White Chocolate Chip Gooey Banana Bread


Prep Time

15 minutes

Cooking Time

60 minutes

Yields

1 small loaf

Ingredients

3 ripe bananas

1/3 cup coconut oil, melted

1 pinch of salt

1 teaspoon of baking soda

1 teaspoon vanilla extract

1 egg beaten

1/4 cup maple syrup

10 drops liquid stevia extract (I like the Sweetleaf brand, vanilla creme flavor)

3/4 cup almond flour (or your favorite nut flour, such as walnut or pecan)

3/4 cup gluten free flour (I prefer Bob's Red Mill 1:1 GF flour)

1/4 dark chocolate chips

1/4 cup white chocolate chips

Directions

Preheat the oven to 300 degrees F. Line a loaf pan with parchment paper.

In a medium bowl, mash the bananas, then add the coconut oil through Gluten Free flour to the bowl, mixing along the way.

Place the white and dark chocolate chips together in a small saucepan and warm over low heat until slightly melted (alternatively place them in a small glass bowl and microwave for about 45 seconds or until slightly melty). Add the chocolate mixture to the batter and stir gently to combine.
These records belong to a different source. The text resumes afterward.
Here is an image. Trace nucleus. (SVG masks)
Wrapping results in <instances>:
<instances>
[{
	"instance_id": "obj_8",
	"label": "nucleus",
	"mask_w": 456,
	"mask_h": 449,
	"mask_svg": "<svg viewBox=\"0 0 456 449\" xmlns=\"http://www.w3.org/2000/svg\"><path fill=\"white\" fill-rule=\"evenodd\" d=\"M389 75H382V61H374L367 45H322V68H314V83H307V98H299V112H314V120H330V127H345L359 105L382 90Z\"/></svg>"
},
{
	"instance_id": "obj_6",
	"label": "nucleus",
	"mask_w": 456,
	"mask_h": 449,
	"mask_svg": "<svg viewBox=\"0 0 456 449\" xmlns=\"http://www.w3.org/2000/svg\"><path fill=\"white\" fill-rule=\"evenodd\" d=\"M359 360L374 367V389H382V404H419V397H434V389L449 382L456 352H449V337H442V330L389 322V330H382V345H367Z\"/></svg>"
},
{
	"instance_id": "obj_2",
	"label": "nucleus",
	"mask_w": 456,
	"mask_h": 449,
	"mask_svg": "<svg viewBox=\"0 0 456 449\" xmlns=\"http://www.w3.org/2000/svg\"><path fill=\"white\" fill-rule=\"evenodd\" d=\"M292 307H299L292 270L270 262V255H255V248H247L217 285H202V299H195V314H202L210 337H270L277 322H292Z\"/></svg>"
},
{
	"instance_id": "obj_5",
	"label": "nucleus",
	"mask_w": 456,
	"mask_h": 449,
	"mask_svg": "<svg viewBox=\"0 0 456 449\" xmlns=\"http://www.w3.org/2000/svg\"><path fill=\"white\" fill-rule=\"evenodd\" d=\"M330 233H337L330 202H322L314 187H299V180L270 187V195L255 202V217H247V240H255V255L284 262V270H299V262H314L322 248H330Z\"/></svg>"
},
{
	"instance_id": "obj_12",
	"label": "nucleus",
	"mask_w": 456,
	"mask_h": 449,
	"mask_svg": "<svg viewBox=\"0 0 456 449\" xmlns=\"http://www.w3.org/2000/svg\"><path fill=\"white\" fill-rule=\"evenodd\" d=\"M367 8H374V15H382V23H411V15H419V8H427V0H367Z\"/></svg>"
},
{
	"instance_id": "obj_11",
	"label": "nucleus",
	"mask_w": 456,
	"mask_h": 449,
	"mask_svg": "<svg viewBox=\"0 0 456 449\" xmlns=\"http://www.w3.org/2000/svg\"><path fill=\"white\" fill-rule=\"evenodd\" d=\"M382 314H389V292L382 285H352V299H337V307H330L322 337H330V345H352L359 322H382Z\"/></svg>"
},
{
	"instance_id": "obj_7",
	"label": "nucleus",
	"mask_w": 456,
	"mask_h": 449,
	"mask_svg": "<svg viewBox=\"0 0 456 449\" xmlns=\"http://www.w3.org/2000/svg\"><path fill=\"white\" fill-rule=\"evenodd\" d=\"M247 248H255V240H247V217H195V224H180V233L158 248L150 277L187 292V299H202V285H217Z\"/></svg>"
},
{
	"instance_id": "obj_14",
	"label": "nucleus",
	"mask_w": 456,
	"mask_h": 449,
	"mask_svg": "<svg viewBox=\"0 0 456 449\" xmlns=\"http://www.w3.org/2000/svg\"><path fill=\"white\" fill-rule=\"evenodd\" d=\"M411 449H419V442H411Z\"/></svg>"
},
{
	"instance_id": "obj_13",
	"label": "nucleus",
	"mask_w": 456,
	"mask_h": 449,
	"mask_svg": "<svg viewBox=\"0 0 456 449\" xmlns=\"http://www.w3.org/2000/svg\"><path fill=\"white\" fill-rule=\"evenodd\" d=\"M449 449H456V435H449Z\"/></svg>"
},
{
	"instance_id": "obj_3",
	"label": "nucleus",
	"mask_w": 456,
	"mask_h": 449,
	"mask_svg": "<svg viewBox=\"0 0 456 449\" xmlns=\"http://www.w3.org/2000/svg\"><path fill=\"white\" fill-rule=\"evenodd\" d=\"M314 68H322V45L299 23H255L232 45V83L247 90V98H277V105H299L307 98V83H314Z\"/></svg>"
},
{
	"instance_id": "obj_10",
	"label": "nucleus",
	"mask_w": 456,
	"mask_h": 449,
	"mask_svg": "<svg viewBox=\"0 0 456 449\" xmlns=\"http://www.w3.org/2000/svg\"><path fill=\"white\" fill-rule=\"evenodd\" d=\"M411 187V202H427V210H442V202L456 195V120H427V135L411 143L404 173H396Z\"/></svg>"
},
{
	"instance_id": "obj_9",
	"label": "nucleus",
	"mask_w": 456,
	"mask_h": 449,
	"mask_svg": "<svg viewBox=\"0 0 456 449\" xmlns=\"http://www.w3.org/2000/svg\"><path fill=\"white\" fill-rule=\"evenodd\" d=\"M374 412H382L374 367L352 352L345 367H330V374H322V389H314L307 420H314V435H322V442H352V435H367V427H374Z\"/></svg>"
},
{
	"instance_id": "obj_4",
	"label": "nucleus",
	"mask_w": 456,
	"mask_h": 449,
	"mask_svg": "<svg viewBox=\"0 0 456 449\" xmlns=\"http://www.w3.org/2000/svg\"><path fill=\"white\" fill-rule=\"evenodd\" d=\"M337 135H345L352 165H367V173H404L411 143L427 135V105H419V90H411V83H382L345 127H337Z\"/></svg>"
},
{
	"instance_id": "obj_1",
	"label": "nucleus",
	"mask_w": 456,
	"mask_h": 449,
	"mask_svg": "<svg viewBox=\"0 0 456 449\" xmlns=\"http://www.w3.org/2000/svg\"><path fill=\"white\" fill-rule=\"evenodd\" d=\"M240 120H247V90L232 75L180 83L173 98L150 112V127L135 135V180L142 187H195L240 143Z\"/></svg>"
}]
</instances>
The goal here is to mix some of the chocolate into the batter, but still have some chips remaining.

Pour the batter into the prepared loaf pan.

Bake for 30 min at 300 degrees, then cover with foil and bake for another 30 min at 300 F.

Let cool slightly before slicing and serving.

Notes

If melting the chocolate chips is too big of a hassle, just mix them into the batter cold. The cake will still be delicious, the only difference will be that the batter won't have the chocolatey flavor blended into it, and will taste more like a traditional banana bread.